Hypotonic buffer causes cell swelling, making the cell membrane more fragile.

50μl detergent was added to each microcentrifuge tube and vortexed gently.

Detergent causes leakage of cytoplasmic proteins into the supernatant. Tubes were centrifuged at 14,000 x g at 4^oC for 30secs, and the supernatant (cytoplasmic fraction) aspirated and stored in cryogenic vials at -80^oC.

The nuclear pellet was re-suspended in 100µl of complete lysis buffer, vortexed for 10 seconds, and incubated on ice for 30mins on rocking platform at 150rpm. This causes lysis of nuclei, and nuclear proteins are solubilised in the lysis buffer, which contains a protease inhibitor cocktail to protect proteins from proteolysis. Tubes were centrifuged at 14,000g for 10mins at 4^oC, and the supernatant (containing the solubilised nuclear proteins) aspirated and aliquoted into microcentrifuge tubes and stored at -80^oC until subsequent batch analysis of nuclear NFκB activation (see section 4.3.4).

4.3.4 Quantification of PBMC nuclear NFκB activation

Overview: Nuclear NFκB activation was quantified using the Active Motif TransAM™ NFκB p65 enzyme-linked immunosorbent assay (ELISA) (Active Motif, CA, USA). Each well of the supplied 96-well plate is pre-bound with a double-stranded oligonucleotide containing the NFκB consensus binding site. Activated NFκB in the PBMC nuclear extract samples binds to the oligonucleotide, and in doing so an epitope on the p65 NFκB subunit is exposed. A primary antibody directed against this epitope is added. The primary antibody therefore only binds to activated, DNA-bound NFκB. Binding of an anti-rabbit horseradish peroxidise

(HRP)-conjugated secondary antibody provides a colorimetric reaction which can be quantified by spectrophotometry. Nuclear extract from Jurkat cells (an immortalised T-lymphocyte cell line) was supplied with the assay for use as a positive control.

Protein concentration of samples: The protein concentration in each nuclear extract sample was determined using the Bio-Rad DC Protein Assay (Bio-Rad, CA, USA), a modification of the Lowry assay.(284, 285) Bovine serum albumin (Sigma-Aldrich, MO, USA) was prepared in DPBS to standard concentrations of 2mg/ml, 1mg/ml, 0.5mg/ml and 0.1mg/m. 5µl of each standard and sample were added in duplicate to separate wells of a 96-well plate. 25µl reagent A’ and 200µl reagent B were added to each well and incubated at room temperature for 15 mins. Optical density was read at 750nm on an Opsys MR™ plate reader (Dynex Technologies, VA, USA). The mean of the duplicate samples and standards was calculated. A graph of OD vs. protein concentration was plotted for the standards, and a line of best fit generated. The protein concentration of each sample was calculated according to the equation for the line of best fit.

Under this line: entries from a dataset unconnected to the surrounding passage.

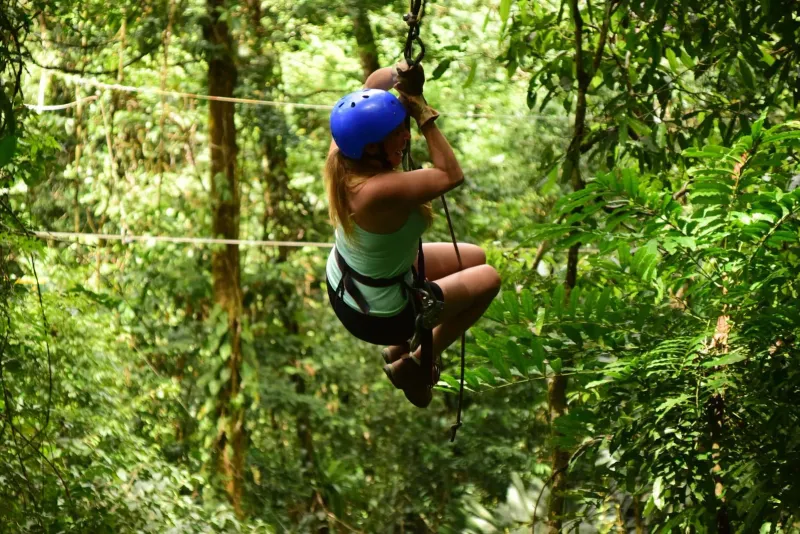 Donna in zipline che attraversa la fitta volta verde di una foresta, simile ai parchi di zipline nella giungla di Koh Samui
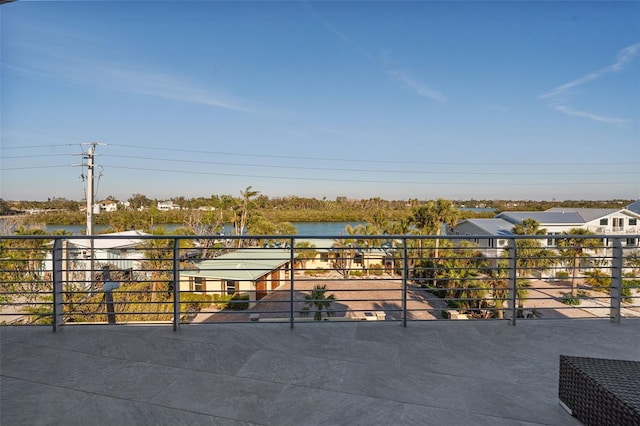 view of patio / terrace featuring a water view and a balcony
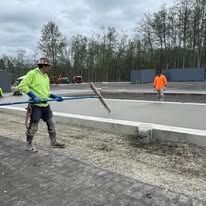 Construction worker smoothing concrete with a long tool; another person in the background. Outdoors.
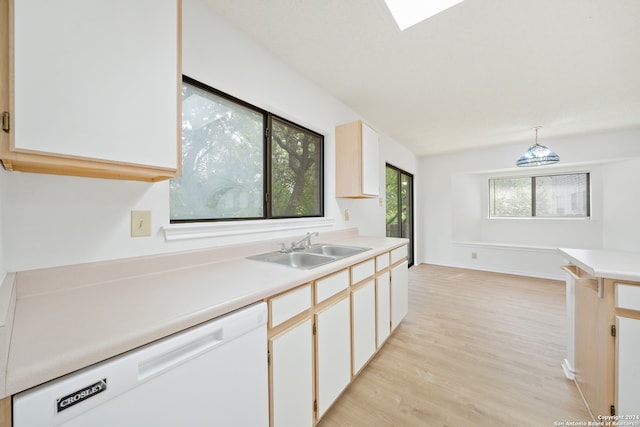 kitchen with white cabinets, a wealth of natural light, hanging light fixtures, and white dishwasher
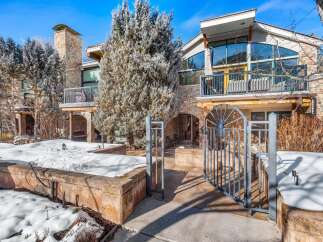 This stunning property boasts a beautiful exterior with stone accents and a modern design.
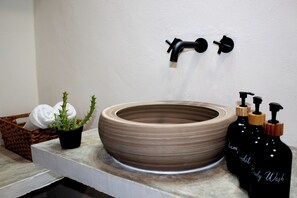 Casa de banho com uma grande pia redonda bege, duas torneiras pretas, uma pequena planta em vaso, uma cesta de vime com toalhas e dois frascos pretos rotulados "Chamondil Body Wash".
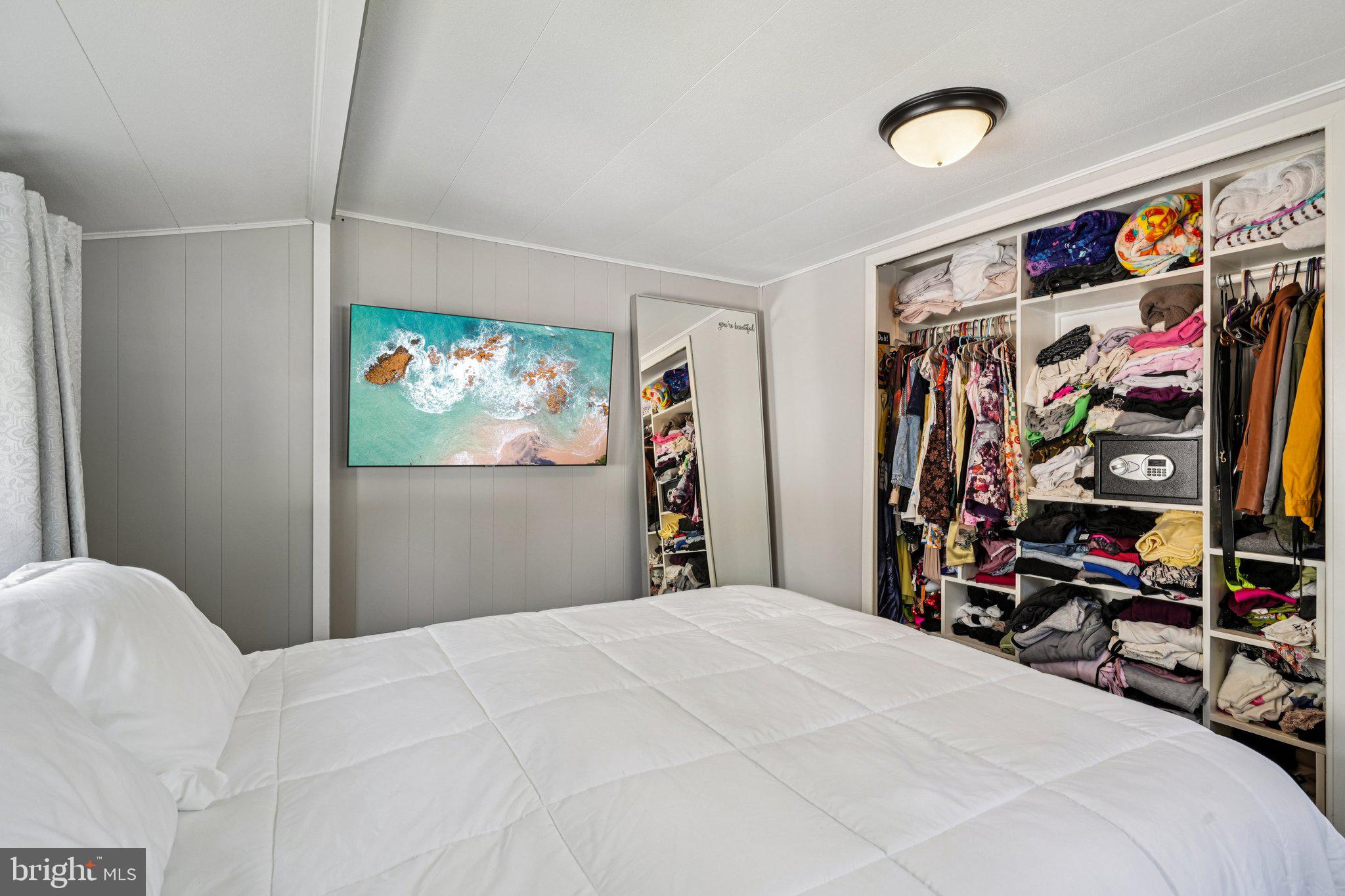 2528 Tilton Road, Unit 421 Egg Harbor Township, NJ 08234 - Photo 19 of 31 a bedroom with a bed and a walk in closet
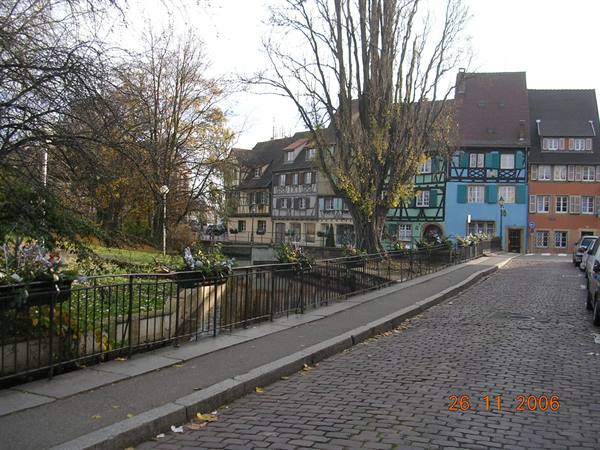 Colorful half-timbered houses along the canal, cobbled street in Colmar
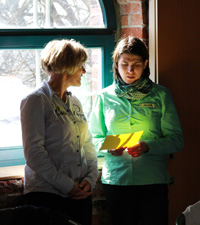 Das Foto zeigt zwei Frauen, die vor einem Fenster stehen und sich unterhalten. Eine hält einen gelben Zettel in der Hand, der von hinten von der Sonne zum Leuchten gebracht wird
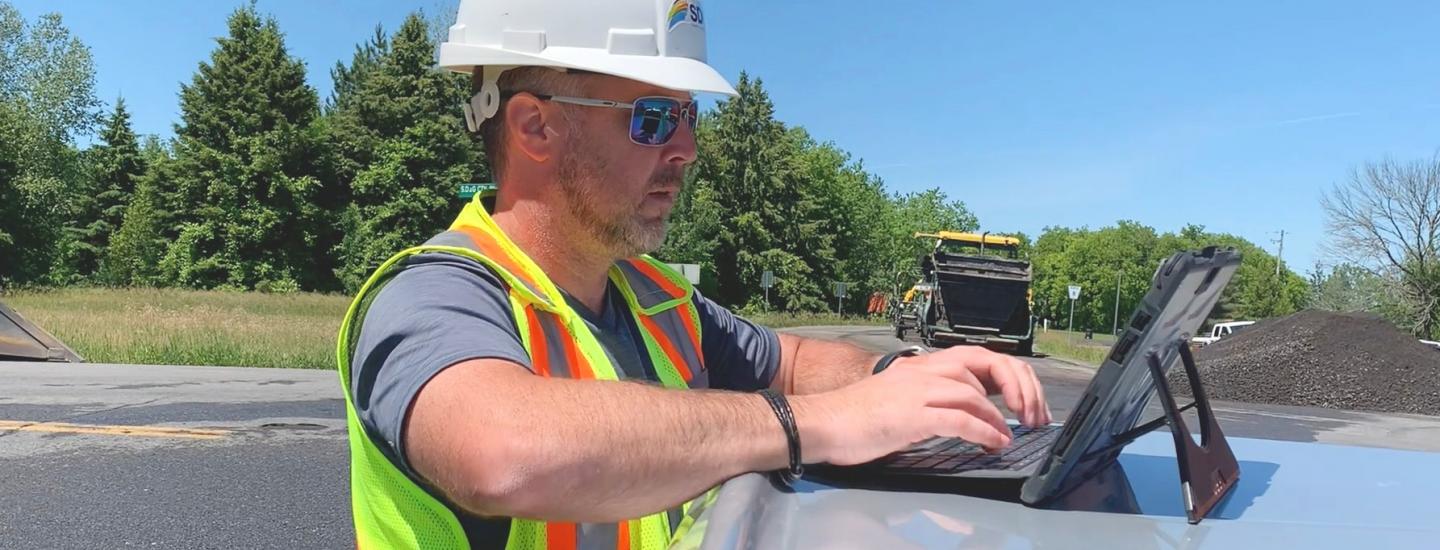 Dana Grant at his laptop on the job site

Binding of NFκB to its consensus sequence: For each nuclear extract sample, 5µg of nuclear extract protein diluted in 20µl of complete lysis buffer (CLB) were added in duplicate to the TransAM™ NFκB 96-well plate. 5µg Jurkat nuclear extract in 20µl CLB and 20µl CLB were added in duplicate as positive and negative controls respectively. The plate was left to incubate for 1hr at room temperature at 100rpm on a rocking platform. Wells were washed three times with 200µl wash buffer.

Binding of primary antibody: 100µl of NFκB antibody (1:1000 dilution in antibody binding buffer) was added to each well and the plate incubated for 1hr at room temperature. Wells were washed three times with 200µl wash buffer.

Binding of secondary antibody: 100µl of HRP-conjugated antibody (1:1000 dilution in antibody binding buffer) was added to each well and the plate incubated for 1hr at room temperature. Wells were washed four times with 200µl wash buffer.

Colorimetric reaction: 100µl developing solution was added to each well and incubated for 4.5 mins at room temperature. 100µl of stop solution was added, and OD measured at 450nm and 630nm read on an Opsys MR™ plate reader (Dynex Technologies, VA, USA).

Quantification of NFκB: Optical density at 630nm (reference OD) was subtracted from OD at 430nm. The mean corrected OD of each duplicate sample was calculated, and divided by the mean corrected OD of the positive control wells to give the nuclear NFκB activation of each sample relative to that of the Jurkat nuclear extract standard.